Navigation en sécurité :
Le milieu aquatique nécessite des dispositions particulières de prévention contre un certain nombres de risques. Quelques informations et conseils pour que naviguer reste un plaisir...
Evoluer sur l'eau, parfois froide et tumultueuse nécessite quelques avertissements sur les dangers qui peuvent se présenter. Des mesures, souvent simples, permettront une montée d'adrénaline sans prendre des risques inconsidérés. Accéder à l'eau impose aussi de bien connaître le cadre législatif.
S'adapter aux caprices du temps
La navigation en canoë-kayak est étroitement lié aux conditions météorologiques. S'il est plus agréable de naviguer par beau temps, il importe d'avoir un bon niveau d'eau... et pour cela, il faut qu'il pleuve. Bien équipé, on peut naviguer même sous la pluie.
Toutefois, par temps froid, moins de 5 degrés (ou de 10° suivant l'âge), ou en cas d'inondation (présence d'eau sur les berges), les séances en club peuvent être annulées.
Bien connaître les risques et s'en protéger.
Comme pour de nombreux sports en rapport avec la nature, il existe un certain nombre de risques liés à la pratique du canoë -kayak.
On peut dénombrer parmi ceux-ci, les immersions, les obstacles, les chutes, les rappels et les siphons. (Voir photos ci-dessous)
Immersion : Lors d'un dessalage (chute hors du bateau), l'eau froide, le fond rocheux constitue des risques que le casque et le gilet d'aide à la flottaison peuvent considérablement réduire. En eau vive, le port du gilet et du casque sont obligatoires.
Le drossage est un fort courant qui percute une paroi rocheuse, lorsque la rivière forme un virage à angle droit par exemple. Le danger vient alors de la roche elle-même, mais surtout du risque de creusement de celle-ci, constituant une sorte de saignée souvent immergée. Il se peut alors qu'un courant de fond tende à aspirer latéralement l'embarcation à son passage, déséquilibrant le kayakiste.
Si cette cavité est profonde, elle peut retenir des branches ou des arbres qui peuvent empêcher le retour à la surface.

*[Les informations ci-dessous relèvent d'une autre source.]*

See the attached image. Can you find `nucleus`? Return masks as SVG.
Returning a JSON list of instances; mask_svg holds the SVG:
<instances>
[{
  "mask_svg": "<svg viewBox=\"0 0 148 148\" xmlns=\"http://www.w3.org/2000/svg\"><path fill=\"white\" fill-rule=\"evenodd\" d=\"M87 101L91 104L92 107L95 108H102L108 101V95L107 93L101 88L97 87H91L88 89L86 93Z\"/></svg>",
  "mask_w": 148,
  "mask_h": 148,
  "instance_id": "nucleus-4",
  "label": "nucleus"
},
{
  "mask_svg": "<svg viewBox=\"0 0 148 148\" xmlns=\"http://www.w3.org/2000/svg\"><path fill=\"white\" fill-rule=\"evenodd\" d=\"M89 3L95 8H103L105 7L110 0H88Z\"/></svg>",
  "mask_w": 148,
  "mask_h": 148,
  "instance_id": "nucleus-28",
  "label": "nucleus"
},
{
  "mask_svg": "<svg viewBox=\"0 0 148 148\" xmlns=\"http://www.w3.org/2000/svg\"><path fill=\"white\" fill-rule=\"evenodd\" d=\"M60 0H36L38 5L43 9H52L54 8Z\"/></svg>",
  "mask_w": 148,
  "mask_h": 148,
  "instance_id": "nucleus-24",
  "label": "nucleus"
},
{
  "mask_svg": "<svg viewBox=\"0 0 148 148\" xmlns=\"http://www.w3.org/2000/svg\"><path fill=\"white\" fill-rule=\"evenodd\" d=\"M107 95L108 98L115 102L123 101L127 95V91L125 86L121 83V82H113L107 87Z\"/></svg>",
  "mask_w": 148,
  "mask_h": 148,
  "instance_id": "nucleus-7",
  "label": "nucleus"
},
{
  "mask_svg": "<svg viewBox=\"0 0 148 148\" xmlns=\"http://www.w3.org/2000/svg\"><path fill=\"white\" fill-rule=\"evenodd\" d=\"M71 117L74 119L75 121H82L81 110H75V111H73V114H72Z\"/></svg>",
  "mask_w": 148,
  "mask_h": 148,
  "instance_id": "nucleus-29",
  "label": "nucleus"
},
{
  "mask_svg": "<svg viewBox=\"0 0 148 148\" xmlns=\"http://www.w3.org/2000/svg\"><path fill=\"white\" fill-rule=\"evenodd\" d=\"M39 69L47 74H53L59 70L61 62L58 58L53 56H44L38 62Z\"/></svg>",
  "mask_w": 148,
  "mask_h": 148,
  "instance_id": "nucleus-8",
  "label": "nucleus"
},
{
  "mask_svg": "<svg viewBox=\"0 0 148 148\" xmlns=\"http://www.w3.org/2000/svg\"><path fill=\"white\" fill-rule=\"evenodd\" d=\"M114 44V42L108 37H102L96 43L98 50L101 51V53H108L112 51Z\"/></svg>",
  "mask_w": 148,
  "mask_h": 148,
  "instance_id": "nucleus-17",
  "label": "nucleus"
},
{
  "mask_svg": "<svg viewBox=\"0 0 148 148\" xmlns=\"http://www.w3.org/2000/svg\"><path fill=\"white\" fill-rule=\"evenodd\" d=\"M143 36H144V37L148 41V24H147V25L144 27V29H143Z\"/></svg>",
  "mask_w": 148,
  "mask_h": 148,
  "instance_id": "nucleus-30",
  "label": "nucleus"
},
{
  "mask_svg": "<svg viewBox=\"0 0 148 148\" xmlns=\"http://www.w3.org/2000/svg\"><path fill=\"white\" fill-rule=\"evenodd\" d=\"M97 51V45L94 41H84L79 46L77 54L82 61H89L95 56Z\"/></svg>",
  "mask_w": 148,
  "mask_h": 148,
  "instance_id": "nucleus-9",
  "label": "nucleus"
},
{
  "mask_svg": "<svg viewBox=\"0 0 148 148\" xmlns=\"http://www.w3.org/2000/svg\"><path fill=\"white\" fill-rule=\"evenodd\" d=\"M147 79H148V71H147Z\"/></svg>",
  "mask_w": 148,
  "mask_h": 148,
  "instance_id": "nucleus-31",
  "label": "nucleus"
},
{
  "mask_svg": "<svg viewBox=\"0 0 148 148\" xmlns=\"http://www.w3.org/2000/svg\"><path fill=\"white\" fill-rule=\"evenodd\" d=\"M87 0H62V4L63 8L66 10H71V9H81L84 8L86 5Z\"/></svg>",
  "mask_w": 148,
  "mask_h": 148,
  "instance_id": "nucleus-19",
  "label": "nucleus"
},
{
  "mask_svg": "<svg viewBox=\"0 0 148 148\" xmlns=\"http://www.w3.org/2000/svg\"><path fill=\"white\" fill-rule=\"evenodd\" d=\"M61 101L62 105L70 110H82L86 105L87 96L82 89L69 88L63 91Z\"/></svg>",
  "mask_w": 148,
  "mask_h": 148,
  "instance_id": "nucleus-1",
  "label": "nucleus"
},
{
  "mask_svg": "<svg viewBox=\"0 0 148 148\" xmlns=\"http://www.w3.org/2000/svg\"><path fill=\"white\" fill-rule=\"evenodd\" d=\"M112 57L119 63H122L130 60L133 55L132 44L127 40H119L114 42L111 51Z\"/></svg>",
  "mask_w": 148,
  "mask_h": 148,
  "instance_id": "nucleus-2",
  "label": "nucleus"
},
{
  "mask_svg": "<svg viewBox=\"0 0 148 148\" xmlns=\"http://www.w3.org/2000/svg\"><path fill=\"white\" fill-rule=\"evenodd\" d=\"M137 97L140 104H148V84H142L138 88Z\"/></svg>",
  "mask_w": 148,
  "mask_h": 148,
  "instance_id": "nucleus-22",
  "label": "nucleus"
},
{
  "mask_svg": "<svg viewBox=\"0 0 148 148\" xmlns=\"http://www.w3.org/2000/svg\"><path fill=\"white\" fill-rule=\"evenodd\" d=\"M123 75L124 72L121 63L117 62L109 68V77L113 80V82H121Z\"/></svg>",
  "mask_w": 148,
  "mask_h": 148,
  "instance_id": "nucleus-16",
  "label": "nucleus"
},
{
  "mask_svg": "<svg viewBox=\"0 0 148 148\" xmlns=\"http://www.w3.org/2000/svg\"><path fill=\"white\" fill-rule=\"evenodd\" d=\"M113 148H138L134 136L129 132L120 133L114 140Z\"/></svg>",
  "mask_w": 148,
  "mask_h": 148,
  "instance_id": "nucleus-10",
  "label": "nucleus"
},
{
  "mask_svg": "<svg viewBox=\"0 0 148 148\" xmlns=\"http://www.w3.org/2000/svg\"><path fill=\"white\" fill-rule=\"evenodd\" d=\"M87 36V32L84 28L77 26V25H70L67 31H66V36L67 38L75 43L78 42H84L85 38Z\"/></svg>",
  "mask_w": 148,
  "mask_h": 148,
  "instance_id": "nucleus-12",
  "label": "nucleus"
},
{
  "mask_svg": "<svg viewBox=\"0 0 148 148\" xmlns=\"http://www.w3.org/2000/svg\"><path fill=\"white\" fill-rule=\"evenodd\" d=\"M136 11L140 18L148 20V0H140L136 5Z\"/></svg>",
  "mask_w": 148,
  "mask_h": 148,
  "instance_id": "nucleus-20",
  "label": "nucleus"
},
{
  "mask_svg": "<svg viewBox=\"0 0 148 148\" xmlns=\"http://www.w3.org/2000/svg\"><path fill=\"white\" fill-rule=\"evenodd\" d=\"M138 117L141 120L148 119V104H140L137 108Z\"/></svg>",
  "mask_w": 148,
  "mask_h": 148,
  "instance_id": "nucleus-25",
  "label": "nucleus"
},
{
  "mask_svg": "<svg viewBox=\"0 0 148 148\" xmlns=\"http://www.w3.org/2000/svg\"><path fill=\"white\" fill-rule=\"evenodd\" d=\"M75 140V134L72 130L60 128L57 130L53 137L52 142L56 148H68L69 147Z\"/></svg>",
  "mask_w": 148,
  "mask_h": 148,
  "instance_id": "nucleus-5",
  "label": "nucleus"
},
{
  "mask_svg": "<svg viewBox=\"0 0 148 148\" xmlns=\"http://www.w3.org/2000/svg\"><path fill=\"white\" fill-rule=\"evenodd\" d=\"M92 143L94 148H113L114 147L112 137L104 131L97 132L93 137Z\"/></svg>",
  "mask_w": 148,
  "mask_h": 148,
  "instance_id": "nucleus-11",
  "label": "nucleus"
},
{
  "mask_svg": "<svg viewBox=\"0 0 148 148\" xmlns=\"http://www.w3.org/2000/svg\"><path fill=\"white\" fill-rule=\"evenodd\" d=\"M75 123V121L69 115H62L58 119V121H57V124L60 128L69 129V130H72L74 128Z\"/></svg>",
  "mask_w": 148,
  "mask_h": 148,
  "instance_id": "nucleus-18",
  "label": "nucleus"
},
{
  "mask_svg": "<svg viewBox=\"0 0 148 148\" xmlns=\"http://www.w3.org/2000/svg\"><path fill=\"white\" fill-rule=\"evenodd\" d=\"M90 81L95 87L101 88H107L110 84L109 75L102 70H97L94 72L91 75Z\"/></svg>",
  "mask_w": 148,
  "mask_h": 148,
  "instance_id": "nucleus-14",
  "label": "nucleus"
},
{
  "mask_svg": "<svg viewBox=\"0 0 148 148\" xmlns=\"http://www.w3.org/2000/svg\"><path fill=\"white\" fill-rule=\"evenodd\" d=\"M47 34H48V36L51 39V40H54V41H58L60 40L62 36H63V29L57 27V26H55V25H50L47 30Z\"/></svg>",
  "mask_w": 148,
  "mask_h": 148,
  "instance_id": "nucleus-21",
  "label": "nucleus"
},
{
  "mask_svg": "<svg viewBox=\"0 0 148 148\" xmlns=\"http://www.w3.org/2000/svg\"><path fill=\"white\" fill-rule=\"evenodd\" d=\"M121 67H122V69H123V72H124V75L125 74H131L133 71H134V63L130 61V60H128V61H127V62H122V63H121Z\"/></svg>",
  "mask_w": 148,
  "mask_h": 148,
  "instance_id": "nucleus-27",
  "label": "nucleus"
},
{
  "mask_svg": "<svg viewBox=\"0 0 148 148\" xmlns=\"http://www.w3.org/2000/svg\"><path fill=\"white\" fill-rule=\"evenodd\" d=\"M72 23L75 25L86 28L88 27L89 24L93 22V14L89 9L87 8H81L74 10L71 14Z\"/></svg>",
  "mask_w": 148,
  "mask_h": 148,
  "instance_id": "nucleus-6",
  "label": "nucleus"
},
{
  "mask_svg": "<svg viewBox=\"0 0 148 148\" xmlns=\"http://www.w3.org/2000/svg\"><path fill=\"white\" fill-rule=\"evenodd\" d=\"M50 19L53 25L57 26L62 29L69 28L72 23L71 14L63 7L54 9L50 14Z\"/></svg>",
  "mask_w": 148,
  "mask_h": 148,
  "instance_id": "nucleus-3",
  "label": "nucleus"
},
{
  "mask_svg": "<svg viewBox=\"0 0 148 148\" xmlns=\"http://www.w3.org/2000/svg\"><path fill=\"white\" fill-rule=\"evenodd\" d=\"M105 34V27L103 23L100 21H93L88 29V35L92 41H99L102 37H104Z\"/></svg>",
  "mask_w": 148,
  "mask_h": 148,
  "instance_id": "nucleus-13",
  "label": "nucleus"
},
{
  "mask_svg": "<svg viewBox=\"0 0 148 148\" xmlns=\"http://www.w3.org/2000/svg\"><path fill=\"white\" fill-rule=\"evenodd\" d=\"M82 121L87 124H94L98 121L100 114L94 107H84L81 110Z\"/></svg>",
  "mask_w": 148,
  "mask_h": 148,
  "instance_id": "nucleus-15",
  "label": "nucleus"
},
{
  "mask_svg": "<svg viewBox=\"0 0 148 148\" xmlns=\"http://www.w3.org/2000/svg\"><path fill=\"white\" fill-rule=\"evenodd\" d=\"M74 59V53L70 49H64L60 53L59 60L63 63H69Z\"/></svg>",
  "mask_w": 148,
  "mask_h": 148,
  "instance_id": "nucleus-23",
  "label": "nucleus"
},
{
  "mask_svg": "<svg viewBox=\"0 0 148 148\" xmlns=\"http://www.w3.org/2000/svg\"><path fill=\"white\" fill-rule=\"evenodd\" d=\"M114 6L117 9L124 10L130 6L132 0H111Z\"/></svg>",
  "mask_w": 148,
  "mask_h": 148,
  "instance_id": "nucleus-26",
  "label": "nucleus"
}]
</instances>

Les obstacles : Naturels (arbre couché, roche...) ou artificiels (pont, moulin, barrage...), ils peuvent réduire le passage voire l'annuler. Il peuvent provoquer le coincement .
Le niveau des rivières variant en fonction des saisons, des obstacles comme des branches ou des troncs d'arbres véhiculés lors des crues, peuvent entraver le passage et provoquer des coincements. De même, l'absence d'entretien de la végétation des berges peut aussi contribuer à ce risque.
Une tenue adaptée
En premier lieu, pour pratiquer, il importe d'avoir des vêtements adaptés ; Chauds pour l'hiver et autres qu'en coton (synthétique ou laine) : Les tee-shirts, collants et pulls peuvent tout à fait convenir. On trouve aussi maintenant, des matières comme les polaires qui font d'excellents isolants.
Le coupe vent est très important en hiver comme en été.
Des chaussures adaptées sont aussi très utiles pour se protéger lors des dessalages (chutes hors du bateau ), ou simplement pour éviter le contact avec les fibres de construction des embarcations.
L'eau : un élément aux multiples facettes
Selon la saison, le lieu ou encore la nature du cour d'eau, la relation avec l'eau sera différente et les risques associés varieront aussi.
L'eau bouillonnante n'offre pas la portance d'une eau calme car elle enferme des bulles d'air.
Savoir où l’on met les pieds… capter tous les indices!
La connaissance de la rivière est déterminante ; une reconnaissance s'impose avant un franchissement. En cas de doute, le débarquement et le rembarquement plus loin en aval est un gage d'une bonne sécurité.
Un principe en eaux vives, on ne navigue jamais seul.
Le rappel :
Il peut être lié à une chute, à un obstacle naturel ou artificiel. C'est une turbulence qui retient vers l’amont.
Attention, un faible niveau de dénivellation peut toutefois engendrer un gros rappel.
Le barrage à rappel :
Ce sont des ouvrages que l'on peut rencontrer sur des rivières à eau calme, mais avec un débit important comme par temps de crue. Le phénomène de rappel se produit lorsque qu'une lame d'eau volumineuse (mais parfois réduite à quelques 20cm de hauteur) chute verticalement et se trouve fortement ralenti en aval. Il s'induit alors quelquefois un mouvement d'eau tourbillonnant revenant vers le pied de la chute, pouvant entraîner un bateau ou un nageur.